§ 7 SächsEntEG, Ordnungswidrigkeiten

§ 7 SächsEntEG
Sächsisches Enteignungs- und Entschädigungsgesetz (SächsEntEG)
Landesrecht Sachsen
Titel: Sächsisches Enteignungs- und Entschädigungsgesetz (SächsEntEG)
Normgeber: Sachsen
Amtliche Abkürzung: SächsEntEG
Referenz: 421-4

(1) Ordnungswidrig handelt, wer

  1. 1.

    gegenüber der Enteignungsbehörde wider besseres Wissens unrichtige Angaben macht oder unrichtige Unterlagen vor legt, um eine begünstigende Entscheidung zu erwirken oder

  2. 2.

    Pfähle, Pflöcke oder sonstige Markierungen, die Vorarbeiten dienen, entfernt, verändert, unkenntlich macht oder unrichtig setzt.
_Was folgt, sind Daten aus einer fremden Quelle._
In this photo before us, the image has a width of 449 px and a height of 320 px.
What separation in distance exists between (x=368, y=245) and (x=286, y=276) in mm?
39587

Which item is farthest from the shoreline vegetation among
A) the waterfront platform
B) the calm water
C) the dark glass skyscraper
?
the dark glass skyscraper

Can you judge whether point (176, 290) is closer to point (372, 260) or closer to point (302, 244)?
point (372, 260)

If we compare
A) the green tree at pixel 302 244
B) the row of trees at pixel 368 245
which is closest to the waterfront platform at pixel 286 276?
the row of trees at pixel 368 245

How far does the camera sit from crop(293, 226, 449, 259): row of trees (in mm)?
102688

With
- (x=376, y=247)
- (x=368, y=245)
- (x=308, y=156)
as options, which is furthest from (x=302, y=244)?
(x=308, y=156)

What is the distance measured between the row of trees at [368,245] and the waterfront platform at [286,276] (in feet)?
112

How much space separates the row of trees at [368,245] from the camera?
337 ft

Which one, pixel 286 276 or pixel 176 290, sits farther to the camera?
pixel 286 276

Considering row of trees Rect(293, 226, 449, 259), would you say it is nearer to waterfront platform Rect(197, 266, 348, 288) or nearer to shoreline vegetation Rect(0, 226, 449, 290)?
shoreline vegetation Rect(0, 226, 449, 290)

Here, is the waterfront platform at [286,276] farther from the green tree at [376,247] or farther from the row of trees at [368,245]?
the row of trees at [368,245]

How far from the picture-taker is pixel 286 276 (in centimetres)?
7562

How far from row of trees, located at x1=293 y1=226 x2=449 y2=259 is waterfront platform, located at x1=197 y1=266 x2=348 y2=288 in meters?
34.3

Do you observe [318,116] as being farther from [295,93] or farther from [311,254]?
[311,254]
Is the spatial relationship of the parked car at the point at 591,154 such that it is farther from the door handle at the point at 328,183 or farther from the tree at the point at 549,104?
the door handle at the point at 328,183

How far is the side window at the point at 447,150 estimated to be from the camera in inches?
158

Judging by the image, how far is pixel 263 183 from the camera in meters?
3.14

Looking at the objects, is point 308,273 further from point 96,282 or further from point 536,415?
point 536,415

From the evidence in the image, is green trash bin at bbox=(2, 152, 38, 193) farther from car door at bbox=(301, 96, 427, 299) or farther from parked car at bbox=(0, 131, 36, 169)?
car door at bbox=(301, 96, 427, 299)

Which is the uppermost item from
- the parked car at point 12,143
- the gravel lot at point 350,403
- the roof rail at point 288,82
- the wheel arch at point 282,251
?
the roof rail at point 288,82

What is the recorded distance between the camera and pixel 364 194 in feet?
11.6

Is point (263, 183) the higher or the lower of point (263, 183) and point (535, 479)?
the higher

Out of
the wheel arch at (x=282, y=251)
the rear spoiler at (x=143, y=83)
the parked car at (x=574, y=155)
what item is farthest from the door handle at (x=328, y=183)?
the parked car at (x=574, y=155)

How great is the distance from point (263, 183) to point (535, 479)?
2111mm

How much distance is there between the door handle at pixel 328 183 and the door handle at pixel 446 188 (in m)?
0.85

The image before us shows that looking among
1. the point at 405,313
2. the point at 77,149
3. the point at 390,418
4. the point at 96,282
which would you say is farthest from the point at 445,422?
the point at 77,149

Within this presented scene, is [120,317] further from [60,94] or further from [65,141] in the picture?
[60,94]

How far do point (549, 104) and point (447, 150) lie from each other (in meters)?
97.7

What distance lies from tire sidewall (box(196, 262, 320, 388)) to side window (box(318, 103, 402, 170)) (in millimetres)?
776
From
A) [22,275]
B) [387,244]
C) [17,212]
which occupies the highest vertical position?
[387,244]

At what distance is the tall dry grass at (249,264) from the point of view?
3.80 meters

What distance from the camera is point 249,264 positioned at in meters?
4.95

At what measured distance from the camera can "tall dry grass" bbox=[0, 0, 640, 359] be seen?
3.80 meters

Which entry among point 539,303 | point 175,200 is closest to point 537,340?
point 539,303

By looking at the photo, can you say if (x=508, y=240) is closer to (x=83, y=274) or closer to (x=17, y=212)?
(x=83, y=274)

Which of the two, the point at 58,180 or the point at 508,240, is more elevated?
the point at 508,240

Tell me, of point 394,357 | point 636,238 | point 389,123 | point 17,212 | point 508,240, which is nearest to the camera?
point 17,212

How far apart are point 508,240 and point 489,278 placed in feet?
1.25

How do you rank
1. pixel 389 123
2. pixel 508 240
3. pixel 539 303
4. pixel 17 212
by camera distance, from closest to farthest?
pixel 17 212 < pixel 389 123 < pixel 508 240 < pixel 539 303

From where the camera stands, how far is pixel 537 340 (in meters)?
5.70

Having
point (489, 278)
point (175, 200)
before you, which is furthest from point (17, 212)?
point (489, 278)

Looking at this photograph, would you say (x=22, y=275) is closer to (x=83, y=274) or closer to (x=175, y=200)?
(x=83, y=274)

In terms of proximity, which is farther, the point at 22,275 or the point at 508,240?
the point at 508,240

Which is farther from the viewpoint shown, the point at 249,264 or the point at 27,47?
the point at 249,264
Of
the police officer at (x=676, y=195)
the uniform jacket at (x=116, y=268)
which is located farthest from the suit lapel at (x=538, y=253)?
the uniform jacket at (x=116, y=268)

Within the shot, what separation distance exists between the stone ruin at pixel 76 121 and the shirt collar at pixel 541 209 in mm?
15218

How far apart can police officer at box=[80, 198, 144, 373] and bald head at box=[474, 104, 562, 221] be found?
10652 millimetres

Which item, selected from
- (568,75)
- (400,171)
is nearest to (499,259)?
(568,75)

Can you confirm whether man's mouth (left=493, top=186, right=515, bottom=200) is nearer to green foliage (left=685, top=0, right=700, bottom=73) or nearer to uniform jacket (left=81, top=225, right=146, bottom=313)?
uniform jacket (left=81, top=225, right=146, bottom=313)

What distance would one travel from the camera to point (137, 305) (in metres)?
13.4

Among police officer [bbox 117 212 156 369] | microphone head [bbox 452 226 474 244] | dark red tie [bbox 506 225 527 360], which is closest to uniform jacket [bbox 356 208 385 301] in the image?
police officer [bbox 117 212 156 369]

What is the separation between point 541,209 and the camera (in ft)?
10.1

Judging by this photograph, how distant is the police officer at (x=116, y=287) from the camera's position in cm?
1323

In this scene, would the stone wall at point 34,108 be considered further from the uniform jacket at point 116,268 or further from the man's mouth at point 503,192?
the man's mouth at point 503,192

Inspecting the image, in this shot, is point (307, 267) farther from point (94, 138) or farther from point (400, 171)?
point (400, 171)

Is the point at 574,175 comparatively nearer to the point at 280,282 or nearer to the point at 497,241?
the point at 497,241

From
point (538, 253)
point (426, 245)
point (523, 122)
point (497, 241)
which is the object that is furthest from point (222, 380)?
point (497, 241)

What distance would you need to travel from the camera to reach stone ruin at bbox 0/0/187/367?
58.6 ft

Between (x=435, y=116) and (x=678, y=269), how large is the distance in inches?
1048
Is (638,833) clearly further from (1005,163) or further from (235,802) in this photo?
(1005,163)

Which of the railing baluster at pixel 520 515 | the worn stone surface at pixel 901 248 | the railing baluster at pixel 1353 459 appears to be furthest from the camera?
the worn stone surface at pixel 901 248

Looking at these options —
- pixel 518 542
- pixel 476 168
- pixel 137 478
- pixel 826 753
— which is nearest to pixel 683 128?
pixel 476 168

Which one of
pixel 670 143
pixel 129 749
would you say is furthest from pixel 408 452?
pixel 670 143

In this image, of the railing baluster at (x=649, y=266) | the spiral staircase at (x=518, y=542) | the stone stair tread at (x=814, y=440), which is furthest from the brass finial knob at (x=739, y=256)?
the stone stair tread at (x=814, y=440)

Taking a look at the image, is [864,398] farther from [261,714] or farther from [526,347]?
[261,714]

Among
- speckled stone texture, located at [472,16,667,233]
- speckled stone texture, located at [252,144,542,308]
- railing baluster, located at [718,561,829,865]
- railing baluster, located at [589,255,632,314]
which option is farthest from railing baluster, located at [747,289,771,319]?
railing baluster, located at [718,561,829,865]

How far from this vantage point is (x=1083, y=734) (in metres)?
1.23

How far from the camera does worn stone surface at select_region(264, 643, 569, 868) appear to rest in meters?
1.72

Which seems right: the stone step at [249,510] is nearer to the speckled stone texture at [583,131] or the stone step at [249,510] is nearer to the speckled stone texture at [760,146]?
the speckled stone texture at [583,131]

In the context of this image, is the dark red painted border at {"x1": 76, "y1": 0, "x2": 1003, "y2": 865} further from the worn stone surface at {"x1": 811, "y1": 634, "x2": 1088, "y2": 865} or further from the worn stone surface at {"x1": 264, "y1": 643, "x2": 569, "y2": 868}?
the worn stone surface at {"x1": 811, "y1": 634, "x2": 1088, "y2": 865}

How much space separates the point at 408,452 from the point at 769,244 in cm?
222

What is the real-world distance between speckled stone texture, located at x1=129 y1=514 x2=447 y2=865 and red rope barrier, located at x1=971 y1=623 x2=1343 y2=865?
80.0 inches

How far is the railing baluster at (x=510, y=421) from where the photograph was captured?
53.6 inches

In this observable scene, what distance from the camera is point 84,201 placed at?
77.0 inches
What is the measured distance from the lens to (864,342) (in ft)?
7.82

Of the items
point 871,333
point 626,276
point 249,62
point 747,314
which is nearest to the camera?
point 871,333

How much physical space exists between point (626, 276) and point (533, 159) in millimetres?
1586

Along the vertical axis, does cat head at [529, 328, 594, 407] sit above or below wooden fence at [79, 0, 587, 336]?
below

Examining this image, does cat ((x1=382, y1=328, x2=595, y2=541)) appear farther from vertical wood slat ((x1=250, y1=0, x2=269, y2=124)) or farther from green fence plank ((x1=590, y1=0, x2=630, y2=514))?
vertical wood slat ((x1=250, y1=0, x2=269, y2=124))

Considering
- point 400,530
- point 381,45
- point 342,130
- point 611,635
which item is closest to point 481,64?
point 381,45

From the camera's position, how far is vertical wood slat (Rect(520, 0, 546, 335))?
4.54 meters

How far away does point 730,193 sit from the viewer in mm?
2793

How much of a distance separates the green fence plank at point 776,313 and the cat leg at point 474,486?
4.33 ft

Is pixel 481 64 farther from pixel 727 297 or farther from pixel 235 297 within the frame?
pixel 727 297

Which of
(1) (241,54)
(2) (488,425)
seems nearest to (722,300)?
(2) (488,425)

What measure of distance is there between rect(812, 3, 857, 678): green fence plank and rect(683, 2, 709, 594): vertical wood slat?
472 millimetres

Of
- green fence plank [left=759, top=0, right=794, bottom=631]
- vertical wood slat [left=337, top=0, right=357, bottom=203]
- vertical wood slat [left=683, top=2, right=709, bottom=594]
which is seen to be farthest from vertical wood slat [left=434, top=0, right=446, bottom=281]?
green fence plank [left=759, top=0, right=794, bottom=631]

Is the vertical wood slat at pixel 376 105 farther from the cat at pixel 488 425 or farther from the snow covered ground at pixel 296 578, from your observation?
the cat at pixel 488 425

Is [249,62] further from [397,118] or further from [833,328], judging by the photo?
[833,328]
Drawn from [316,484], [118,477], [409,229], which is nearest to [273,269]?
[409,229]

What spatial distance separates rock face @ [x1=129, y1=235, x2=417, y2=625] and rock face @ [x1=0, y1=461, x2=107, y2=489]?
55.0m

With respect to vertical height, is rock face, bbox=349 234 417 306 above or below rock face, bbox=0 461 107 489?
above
(2) Die Ordnungswidrigkeit kann in den Fällen des Absatzes 1 Nr. 1 mit einer Geldbuße bis zu 50.000 EUR, in den Fällen des Absatzes 1 Nr. 2 mit einer Geldbuße bis zu 5.000 EUR geahndet werden.

(3) Verwaltungsbehörde im Sinne von § 36 Abs. 1 Nr. 1 des Gesetzes über Ordnungswidrigkeiten (OWiG) ist die Enteignungsbehörde.